The Impact of Livestock Domestication on Human Diseases

Human civilization owes much of its existence to farm animals, but it turns out that the domestication and husbandry of livestock have also played a role in the spread of major illnesses throughout history. Recent advances in ancient DNA analysis have allowed scientists to investigate the relationship between animal-borne diseases and the emergence of agriculture. By examining 405 billion DNA sequences collected from ancient human remains, an international team of researchers has identified genes belonging to microbes that were likely transmitted from animals to humans. This finding provides direct evidence for the hypothesis that the risk of pathogen transmission increased as humans transitioned from nomadic hunter-gatherers to settled pastoral communities around 12,000 years ago.

Through their extensive DNA analysis, the researchers were able to establish a timeline of disease emergence and spread. While many human infecting microbes remained relatively constant over time, zoonotic diseases, which spread between animals and humans, were only detected around 6,500 years ago. This coincides with the transition from hunter-gatherer societies to agricultural societies. The bacteria responsible for the plague and louse-borne relapsing fever, for example, were undetectable in human remains until around 6,000 years ago. From that point on, zoonotic microbial DNA consistently appeared in the genomes of ancient human remains.

The increase in zoonotic diseases was not solely attributed to direct human-animal interactions but also to changing living conditions. As human communities grew denser, hygiene decreased, and pests like rodents, fleas, lice, and ticks became more prevalent. Historically, outbreaks of louse-borne relapsing fever were associated with poor living conditions. The team of researchers concludes that the transition to agriculture led to an epidemiological transition, resulting in an increased burden of zoonotic infectious diseases throughout history.

Early societies in the Eurasian steppes that were exposed to zoonotic pathogens before others may have had an advantage. These pastoral communities had regular access to meat and dairy, allowing their bodies to adjust to new animal pathogens over time. The detection rates for zoonotic microbial DNA in ancient human remains throughout Eurasia spiked around 5,000 years ago, suggesting that Steppe pastoralist populations migrating to new regions brought these diseases with them. It is possible that continuous exposure to animals conferred some immunity on the Steppe pastoralists, leading to the westward and eastward spread of zoonotic diseases through epidemic waves. This genetic upheaval may have played a role in shaping the population of Europe.

As human communities grew denser over time, zoonotic pathogens proliferated, leading to endemic outbreaks that turned into epidemics. The bacterium responsible for the plague, which can live in horses, cattle, and sheep, caused its first epidemic in the Roman Empire around 540 CE. The recent genomic analysis also suggests that this bacterium was present at lower, relatively continuous levels from 5,700 to 2,700 years ago.
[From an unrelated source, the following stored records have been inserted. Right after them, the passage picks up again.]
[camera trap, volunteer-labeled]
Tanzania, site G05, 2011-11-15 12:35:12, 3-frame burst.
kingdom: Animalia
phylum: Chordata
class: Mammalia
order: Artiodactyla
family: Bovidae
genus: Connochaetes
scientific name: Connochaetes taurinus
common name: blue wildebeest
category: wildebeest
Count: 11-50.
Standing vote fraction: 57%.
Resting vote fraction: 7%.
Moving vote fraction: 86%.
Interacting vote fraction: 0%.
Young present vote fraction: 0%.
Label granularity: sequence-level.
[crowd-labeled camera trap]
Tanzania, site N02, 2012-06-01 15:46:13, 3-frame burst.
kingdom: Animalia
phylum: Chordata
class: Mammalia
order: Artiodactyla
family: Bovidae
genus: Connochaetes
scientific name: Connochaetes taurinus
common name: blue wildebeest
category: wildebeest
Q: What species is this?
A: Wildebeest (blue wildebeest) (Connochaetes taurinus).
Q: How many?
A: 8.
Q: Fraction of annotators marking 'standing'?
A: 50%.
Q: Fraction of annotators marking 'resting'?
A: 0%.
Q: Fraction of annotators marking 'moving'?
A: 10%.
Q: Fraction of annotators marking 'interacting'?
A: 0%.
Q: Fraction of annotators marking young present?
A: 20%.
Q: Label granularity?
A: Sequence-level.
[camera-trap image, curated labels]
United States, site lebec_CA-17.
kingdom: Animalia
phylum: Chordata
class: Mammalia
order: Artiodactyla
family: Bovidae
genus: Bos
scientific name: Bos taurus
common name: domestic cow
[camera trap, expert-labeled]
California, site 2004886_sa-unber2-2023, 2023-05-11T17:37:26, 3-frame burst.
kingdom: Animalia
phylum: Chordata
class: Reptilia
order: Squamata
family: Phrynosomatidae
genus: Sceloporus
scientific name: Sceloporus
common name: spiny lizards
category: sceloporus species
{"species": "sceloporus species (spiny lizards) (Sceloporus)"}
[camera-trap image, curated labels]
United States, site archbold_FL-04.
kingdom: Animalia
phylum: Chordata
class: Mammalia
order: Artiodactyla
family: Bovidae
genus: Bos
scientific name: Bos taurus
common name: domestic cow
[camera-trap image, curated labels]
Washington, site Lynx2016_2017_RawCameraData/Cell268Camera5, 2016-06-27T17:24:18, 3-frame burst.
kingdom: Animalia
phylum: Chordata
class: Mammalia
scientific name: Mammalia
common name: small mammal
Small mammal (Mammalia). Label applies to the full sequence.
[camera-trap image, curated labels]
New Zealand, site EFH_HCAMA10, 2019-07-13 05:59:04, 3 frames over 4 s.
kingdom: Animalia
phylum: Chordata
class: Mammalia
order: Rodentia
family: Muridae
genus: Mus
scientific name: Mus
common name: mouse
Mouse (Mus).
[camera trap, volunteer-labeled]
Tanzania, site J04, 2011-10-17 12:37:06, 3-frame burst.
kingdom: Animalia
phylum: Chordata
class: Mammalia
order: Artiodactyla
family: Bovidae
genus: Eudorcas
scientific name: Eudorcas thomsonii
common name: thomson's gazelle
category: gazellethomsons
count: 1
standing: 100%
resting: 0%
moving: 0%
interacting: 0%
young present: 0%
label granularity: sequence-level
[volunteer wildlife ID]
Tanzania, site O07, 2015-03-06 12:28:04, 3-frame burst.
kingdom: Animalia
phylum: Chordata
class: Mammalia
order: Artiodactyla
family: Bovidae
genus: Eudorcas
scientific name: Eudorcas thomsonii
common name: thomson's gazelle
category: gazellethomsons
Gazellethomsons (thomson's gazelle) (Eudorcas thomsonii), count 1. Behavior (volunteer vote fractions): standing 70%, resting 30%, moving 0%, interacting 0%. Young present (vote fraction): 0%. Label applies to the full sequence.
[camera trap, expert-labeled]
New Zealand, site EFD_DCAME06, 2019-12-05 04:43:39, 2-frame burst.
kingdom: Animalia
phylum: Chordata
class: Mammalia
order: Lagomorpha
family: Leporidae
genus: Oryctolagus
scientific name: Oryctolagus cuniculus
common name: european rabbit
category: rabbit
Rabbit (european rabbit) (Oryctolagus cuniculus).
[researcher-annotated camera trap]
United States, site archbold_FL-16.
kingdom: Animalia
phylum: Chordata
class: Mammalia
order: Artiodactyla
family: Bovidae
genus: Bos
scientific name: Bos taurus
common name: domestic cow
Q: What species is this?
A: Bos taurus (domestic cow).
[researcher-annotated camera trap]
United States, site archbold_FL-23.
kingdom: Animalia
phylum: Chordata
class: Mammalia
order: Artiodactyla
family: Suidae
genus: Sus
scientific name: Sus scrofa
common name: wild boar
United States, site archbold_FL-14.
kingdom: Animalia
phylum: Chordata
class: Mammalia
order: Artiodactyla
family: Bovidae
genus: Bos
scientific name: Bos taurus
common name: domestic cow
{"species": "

By medieval times, the plague had become a mass killer, as evidenced by the high number of individuals affected by the illness in medieval Danish cemeteries. In contrast, louse-borne relapsing fever peaked around 2,000 years ago when there was little discernible plague activity. It is speculated that the spread of this disease was a result of increased crowding, poor hygiene, war, forced migrations, poverty, or famine.

The domestication and husbandry of livestock have had a profound impact on the spread of diseases throughout human history. The transition from hunter-gatherer societies to agricultural societies coincided with the emergence of zoonotic diseases, and as human communities grew denser, these diseases became more prevalent. Early exposure to zoonotic pathogens may have provided certain populations with immunity, leading to the spread of these diseases to new regions. The rise of zoonotic diseases has shaped the genetic makeup of European populations and contributed to the devastating epidemics that have occurred throughout history. It is clear that the history of human civilization and the emergence of diseases are intricately linked, highlighting the complex relationship between humans and the animals they rely on.